Attorney General Eric Holder has just announced an end-run around Congress and given the far left one of its priority action-items, announcing he will not prosecute drug crimes unconnected to gangs or violence. Ironically, he invoked the conservative principle of federalism to do it.
Congress has enacted stiff penalties for various drug crimes, carrying mandatory minimum sentences. According to a leaked copy of his speech today at the American Bar Association (which is a solidly-liberal lawyers’ organization, not any sort of official body for the legal profession), Holder will announce that he is instructing his 94 U.S. attorneys across the nation not to prosecute certain federal drug offenses unless the criminal suspect is linked to committing acts of violence or part of a criminal gang.
Every prosecutor has prosecutorial discretion. There are always more crimes committed in your jurisdiction than you have the time or manpower to pursue, so each prosecutor decides which cases take priority. Holder is invoking prosecutorial discretion to justify his actions.
There are some drug-related issues many policymakers consider unjust which implicate race. The best example of this is the harsher penalties for crack cocaine as opposed to powder cocaine. The rationale for harsher penalties for crack is that crack supposedly has worse effects on people and thus is more harmful to society.
But doctors we consulted said that any such differences are not so significant to justify different sentencing schemes. The reality is that powder cocain is a rich-man drug, and crack is a poor-man drug. They’re the same drug, so many on the right agree with the left that they should carry the same sentencing penalties.
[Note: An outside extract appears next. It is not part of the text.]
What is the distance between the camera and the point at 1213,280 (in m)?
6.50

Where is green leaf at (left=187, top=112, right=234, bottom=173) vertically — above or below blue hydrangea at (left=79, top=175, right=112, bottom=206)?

But such an instance is the rare exception. Much of the opposition to tough drug laws is driven by either a rejection of traditional morality (saying people should be able to do whatever makes them feel good) or racial politics arguing that all sorts of drug laws are just forms of racism masquerading as law enforcement. It’s long been a priority of the far left to legalize drugs.
All that said, Holder is absolutely correct that law enforcement is primarily a state issue under the U.S. Constitution. Only states (and their local subdivisions, like cities and counties) have police power: general jurisdiction to make laws concerning (1) public safety, (2) public health, (3) personal morality and responsibility, and (4) good social order.
The federal government has no police power in the Constitution, so the sovereign states have most of the power to make criminal laws. Congress justifies many such laws under the Commerce Clause under a far-left and expansive reading of that clause to authorize the invasion of the federal government into countless areas of people’s lives, such as Obamacare.
Holder invokes this federalism principle in this speech, saying, “Some issues are best handled at the state or local level.” The irony here is that Holder is usually a zealous foe of federalism.
When it comes to voting rights, Obamacare, labor laws, guns, and countless other issues, Holder fights one lawsuit after another making the case that the federal government should be a supreme, all-powerful government.
A great federalist case can be made that the federal government should have a strictly limited role in fighting drugs, such as outlawing importing drugs into the country or controlling it when it crosses state lines. And a separation-of-powers argument can be made that federal judges should have more discretion in imposing sentences, rather than Congress declaring minimum punishments. But only Congress can do those things by passing new federal statutes.
So under these circumstances, it looks like yet another instance of lawlessness; President Obama and Attorney General Holder don’t like the federal laws on the books and cannot get Congress to change them, so they’ll just do whatever they want, even though it violates their oaths of office to faithfully execute the laws of the United States.